- [EXCERPTED TEXT]
%%

Wello starts at just $10 an hour for a group session (with five participants max) and $35 an hour for an individual session. What’s awesome about Wello is that, because it’s an online service, you can schedule a workout for any time (I managed to schedule one at 2 a.m. Pacific time when I reviewed the service) and for anywhere. The Wello trainers are also prepared to work with whatever space and equipment you’ve got, whether you want to work out in a fully loaded gym or a tiny patch of hotel room floor. All you need is a laptop with a webcam and an Internet connection.
Personal trainers aren’t for everyone, but they can be helpful if you’re finding it difficult to get motivated to work out when you’re out of your element. My suggestion: Schedule a Wello session or two for the beginning of your trip, and then you’ll have a custom-built workout tailored to your space.
One of the greatest things about a yoga practice is that you can do it literally anywhere: on a mountain, on an airplane, on the floor of a hotel conference room, you name it. But if you’re not a seasoned yogi, you might not know exactly what to do in order to get the best workout. If you want to take your yoga workout on the go, or start a practice, there’s an app for that. Okay, there are hundreds of apps for that. But here are some of the best places to start.

%%

- [EXERCISES]
1. Please copy everything in the passage on travel workouts from "Wello starts at" down to "to your space.".
2. Answer these questions using the passage on travel workouts:
(a) How many participants at most can join a Wello group session?
(b) What equipment and connection does a Wello session require?
(c) What does the passage say there are hundreds of?
3. In the passage on travel workouts, why should you schedule a Wello session or two for the beginning of a trip?
The records have nothing to do with the passage on travel workouts.

- [DATA SECTION]
%%

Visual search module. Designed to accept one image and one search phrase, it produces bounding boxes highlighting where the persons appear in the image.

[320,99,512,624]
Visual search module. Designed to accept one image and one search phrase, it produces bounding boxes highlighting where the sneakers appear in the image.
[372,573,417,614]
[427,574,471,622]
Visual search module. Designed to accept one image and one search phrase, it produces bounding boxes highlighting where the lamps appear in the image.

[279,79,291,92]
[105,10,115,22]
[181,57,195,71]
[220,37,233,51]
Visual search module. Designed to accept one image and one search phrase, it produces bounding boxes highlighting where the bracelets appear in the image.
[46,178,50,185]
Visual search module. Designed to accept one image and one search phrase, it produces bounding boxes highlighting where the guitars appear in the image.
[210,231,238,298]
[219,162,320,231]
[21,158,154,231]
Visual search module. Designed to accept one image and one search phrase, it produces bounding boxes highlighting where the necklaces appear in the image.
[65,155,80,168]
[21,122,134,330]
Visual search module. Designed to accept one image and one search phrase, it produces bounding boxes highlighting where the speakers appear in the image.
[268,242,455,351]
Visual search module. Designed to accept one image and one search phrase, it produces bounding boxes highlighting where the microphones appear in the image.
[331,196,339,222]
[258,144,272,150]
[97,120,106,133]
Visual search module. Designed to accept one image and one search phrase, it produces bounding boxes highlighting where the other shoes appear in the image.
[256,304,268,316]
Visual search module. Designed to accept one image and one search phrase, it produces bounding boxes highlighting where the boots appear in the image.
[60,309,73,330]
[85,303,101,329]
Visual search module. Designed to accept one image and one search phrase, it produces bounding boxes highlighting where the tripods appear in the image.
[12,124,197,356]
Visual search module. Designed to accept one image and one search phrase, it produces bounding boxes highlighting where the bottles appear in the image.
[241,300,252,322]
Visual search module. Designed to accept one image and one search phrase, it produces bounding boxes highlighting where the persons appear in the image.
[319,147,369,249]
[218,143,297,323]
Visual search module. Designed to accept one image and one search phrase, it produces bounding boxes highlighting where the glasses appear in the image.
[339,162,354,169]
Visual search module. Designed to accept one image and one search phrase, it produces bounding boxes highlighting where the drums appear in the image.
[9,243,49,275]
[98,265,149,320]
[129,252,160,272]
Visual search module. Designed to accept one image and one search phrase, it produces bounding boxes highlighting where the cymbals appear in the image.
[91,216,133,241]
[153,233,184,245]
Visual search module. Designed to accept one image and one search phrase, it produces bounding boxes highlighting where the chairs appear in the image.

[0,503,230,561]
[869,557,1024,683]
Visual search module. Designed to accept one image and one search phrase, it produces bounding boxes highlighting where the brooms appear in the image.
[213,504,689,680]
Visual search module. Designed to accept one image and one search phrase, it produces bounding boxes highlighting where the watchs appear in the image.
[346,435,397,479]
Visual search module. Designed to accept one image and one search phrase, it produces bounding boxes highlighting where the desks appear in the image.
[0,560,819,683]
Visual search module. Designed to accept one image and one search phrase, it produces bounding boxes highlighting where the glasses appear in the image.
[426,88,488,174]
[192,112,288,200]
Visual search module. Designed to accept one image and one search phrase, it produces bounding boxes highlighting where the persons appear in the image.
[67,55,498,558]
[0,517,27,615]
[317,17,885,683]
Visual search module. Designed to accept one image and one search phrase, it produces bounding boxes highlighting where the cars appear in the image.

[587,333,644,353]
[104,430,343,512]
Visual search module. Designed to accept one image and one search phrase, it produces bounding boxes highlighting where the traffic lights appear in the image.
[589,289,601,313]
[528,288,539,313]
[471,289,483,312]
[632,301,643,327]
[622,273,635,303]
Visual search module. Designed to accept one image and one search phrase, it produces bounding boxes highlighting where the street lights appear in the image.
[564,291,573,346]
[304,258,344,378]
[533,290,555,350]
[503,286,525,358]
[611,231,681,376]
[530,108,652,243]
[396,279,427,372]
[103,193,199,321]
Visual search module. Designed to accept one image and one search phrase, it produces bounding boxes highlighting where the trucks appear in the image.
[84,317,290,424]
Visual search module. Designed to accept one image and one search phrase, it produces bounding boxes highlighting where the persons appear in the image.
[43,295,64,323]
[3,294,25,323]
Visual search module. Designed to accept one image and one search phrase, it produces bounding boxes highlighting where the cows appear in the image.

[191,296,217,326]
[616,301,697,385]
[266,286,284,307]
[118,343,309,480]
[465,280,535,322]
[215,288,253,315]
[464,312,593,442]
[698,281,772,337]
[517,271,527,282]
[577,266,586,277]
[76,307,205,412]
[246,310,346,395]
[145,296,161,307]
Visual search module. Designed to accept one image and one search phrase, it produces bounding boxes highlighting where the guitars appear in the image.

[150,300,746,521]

%%

- [SOLVED TASKS]
1.
Wello starts at just $10 an hour for a group session (with five participants max) and $35 an hour for an individual session. What’s awesome about Wello is that, because it’s an online service, you can schedule a workout for any time (I managed to schedule one at 2 a.m. Pacific time when I reviewed the service) and for anywhere. The Wello trainers are also prepared to work with whatever space and equipment you’ve got, whether you want to work out in a fully loaded gym or a tiny patch of hotel room floor. All you need is a laptop with a webcam and an Internet connection.
Personal trainers aren’t for everyone, but they can be helpful if you’re finding it difficult to get motivated to work out when you’re out of your element. My suggestion: Schedule a Wello session or two for the beginning of your trip, and then you’ll have a custom-built workout tailored to your space.

2.
(a) Five.
(b) A laptop with a webcam and an Internet connection.
(c) Apps for taking a yoga workout on the go or starting a practice.

3. Doing so gives you a custom-built workout tailored to your space. This helps if you find it hard to get motivated to work out when you're out of your element.